Идя сейчас с Левашовым, она с тревогой подумала о том, что раньше не приходило в голову. За эти пять дней там, среди немцев, ее чувство к Синцову выросло и стало другим, чем было. А он? Мог ли он думать о ней? До нее ли ему было? Поймет ли он ее? А если не поймет, то вообще ничего не поймет. И, может быть, даже удивится ее приходу.
— От полка до батальона, так и быть, дам в провожатые своего ординарца Феоктистова, — сказал Левашов. — Будете топать с ним, как Пат и Паташон.
— Спасибо, — ответила Таня.
«Ну что я с самого начала скажу, когда приду туда, к нему в батальон? Поздравлю с тем, что они взяли в плен генерала. А потом? Расскажу, что все узнала, ему, как обещала, и оба его товарища живы и поправляются. Он, конечно, будет рад и поблагодарит. А потом? И что это за глупая привычка обо всем думать заранее!» — выругала она себя и вдруг спросила Левашова:
— Как считаете, здесь, у нас в армии, завтра еще будут бои? — спросила, подумав не об армии, а о Синцове, потому что уже несколько дней боялась за его жизнь больше, чем за свою собственную.
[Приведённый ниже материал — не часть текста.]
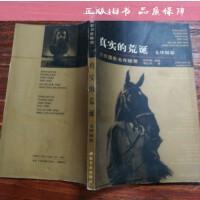 【二手旧书9成新】真实的荒诞:先锋摄影 /郭绍明 湖北美术出版社ld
— Откровенно говоря, мечтаю, чтоб фрицы сдались, — сказал Левашов. — Видом их смерти, как говорится, насытили свою душу. Я лично, по крайней мере. И нам пора помыться, погреться, привести себя в людской вид. Если и теперь, после всего, не увидим белого флага, солдаты сами себя не пощадят, а фрицев в порошок сотрут. Надоело! Хорошо бы, сразу сдались, — еще раз повторил он. — Только знаете, чего боюсь?
— Чего?
— Тишины. Почему-то думаю: наступит тишина, и спать не смогу. Как на это медицина смотрит?
— Не думала об этом. Я хуже всего в своей жизни спала, когда меня от партизан в город на связь послали. В партизанах — привыкла к оружию. А тут, особенно первое время, из головы не выходило, что фашисты могут в любую ночь прийти, а я — безоружная. Чувствовала себя как голая.
— Каждый по-своему с ума сходит. — Левашов вспомнил о жене и вздохнул.
— Вот мы и дошли. Зайдете погреться или сразу дать вам Феоктистова?
— Если можно, сразу.
Когда Таня пришла, Синцов спал.
В большом подвале большого и когда-то, наверное, высокого дома, куда ее привел ординарец Левашова, длинный, как коломенская верста, Феоктистов, она увидела сидевшего за столом у телефона лейтенанта. Когда она вошла, лейтенант быстро встал и пошел навстречу. Он оказался очень маленьким, но строгим, — сразу спросил:
— К кому прибыли?
Она объяснила, что хочет видеть капитана Синцова. Но он так сердито сказал, что капитан Синцов спит, словно не дал бы разбудить своего комбата, явись тут хоть сам генерал!
— А как вы думаете, скоро он проснется?
Строгий маленький лейтенант даже не стал отвечать на это, а спросил, по какому она вопросу. Может быть, он, как начальник штаба батальона, может заменить капитана?